With the brevity of a media digest, but the depth of an intelligence assessment, Daily Assessment goes beyond the news to outline the implications.
WEST AFRICA. Destined for war?
Niger’s neighbours debate the risks of intervention.
A delegation from the Economic Community of West African States arrived in Niamey on Wednesday as regional defence ministers met in Abuja to discuss Niger's coup. The US ordered the partial evacuation of its embassy in Niger.
INTELLIGENCE. ECOWAS has a tradition of intervening when a member experiences unrest. But since 2021, when coups succeeded in Mali and Guinea, the bloc has been reluctant to send in troops, partially due to the presence of foreign actors like Russia’s Wagner. Those dynamics are again at play in Niger, where the putsch has quickly gained backing from fellow autocrats. As in the Congo Wars of the 1990s, a civil war in Niger could drag in multiple parties.
FOR BUSINESS. Algeria and Italy have been the latest powers to warn against intervention, a possible volley at Paris, with whom both have long differed on African policy. France denies it will intervene, but speculation has risen of a US move, following an unnamed official telling media that Washington was working “to turn this around” and reports that US troops have no plans to leave. That said, a costly war in West Africa would be the last thing Biden needs.
ETHIOPIA. Early warnings.
Risks emerge for another country south of the Sahara.
Militia fighters and government troops clashed in Ethiopia's Amhara region on Wednesday, with the country's deputy prime minister making a rare admission of concern. The militia had been previously allied to the government.

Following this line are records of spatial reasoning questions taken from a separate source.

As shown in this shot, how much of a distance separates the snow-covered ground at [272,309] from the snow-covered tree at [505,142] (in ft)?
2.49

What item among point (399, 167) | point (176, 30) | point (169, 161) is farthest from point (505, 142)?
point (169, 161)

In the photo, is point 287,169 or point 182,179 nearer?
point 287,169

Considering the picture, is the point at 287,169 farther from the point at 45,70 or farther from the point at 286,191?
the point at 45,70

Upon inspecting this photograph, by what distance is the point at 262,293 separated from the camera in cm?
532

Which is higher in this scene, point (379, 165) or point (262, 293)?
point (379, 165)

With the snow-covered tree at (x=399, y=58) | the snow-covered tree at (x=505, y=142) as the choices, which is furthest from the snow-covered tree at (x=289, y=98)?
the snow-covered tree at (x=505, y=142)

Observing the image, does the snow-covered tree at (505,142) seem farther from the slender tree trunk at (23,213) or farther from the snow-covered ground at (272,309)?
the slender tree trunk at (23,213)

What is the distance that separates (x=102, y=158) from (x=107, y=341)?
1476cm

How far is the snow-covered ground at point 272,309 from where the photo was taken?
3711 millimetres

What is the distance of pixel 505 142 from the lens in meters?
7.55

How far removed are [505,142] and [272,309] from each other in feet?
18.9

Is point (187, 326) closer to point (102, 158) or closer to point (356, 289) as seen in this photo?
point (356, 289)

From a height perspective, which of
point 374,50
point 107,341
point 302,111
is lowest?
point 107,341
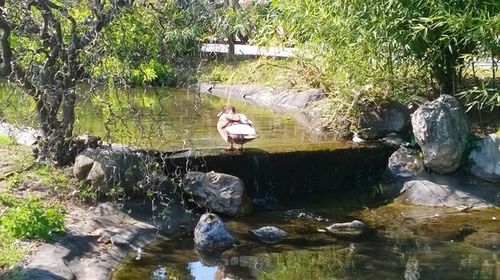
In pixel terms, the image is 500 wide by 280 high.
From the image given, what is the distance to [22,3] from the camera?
24.2 ft

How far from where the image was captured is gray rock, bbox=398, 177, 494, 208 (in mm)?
9180

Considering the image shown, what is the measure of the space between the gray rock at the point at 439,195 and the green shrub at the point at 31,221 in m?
4.52

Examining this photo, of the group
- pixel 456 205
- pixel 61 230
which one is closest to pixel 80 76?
pixel 61 230

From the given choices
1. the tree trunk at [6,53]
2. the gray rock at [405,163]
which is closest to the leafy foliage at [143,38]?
the tree trunk at [6,53]

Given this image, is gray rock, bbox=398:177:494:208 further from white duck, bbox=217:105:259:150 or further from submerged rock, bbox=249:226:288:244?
submerged rock, bbox=249:226:288:244

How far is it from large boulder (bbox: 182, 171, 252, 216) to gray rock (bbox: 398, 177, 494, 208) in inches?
87.9

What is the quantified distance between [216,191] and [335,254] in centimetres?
169

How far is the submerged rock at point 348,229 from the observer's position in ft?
26.5

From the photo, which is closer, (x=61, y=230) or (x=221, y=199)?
(x=61, y=230)

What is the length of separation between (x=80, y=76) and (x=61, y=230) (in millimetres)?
1909

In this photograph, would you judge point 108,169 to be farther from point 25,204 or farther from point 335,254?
point 335,254

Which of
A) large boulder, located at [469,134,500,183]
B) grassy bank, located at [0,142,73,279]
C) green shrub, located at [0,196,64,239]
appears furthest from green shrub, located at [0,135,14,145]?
large boulder, located at [469,134,500,183]

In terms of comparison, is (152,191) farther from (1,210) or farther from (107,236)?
(1,210)

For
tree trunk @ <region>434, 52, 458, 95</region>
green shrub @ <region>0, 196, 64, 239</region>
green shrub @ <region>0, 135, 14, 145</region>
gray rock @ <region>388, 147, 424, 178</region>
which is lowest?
green shrub @ <region>0, 196, 64, 239</region>
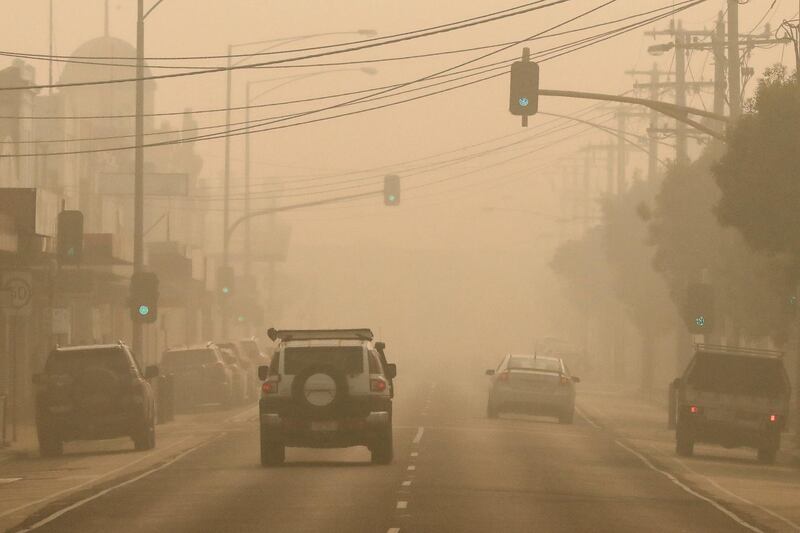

INTELLIGENCE. At the eastern end of the African Sahel’s ‘coup belt’, violence in Ethiopia is a worry not just for Addis Ababa, but the entire region. Ethiopia hosts the African Union and the continent’s second-largest population. The split with a once-allied militia has shades of what is happening in neighbouring Sudan, but Fano – the part-time Amhara army – does not have the same wealth, weapons or foreign backing of Khartoum’s rival Rapid Support Forces.
FOR BUSINESS. Ethiopia is less a unitary state than a confederation of warlords. A dynamic not unique in Africa, it illustrates the risks of sudden conflict should the ingredients of inclement weather, high food prices or foreign meddling be thrown into the mix. Ethiopia ended a civil war in its Tigray region in November, but low-level insurgencies remain across the country, which continue to drive migrants to Europe and attract adventurers from elsewhere.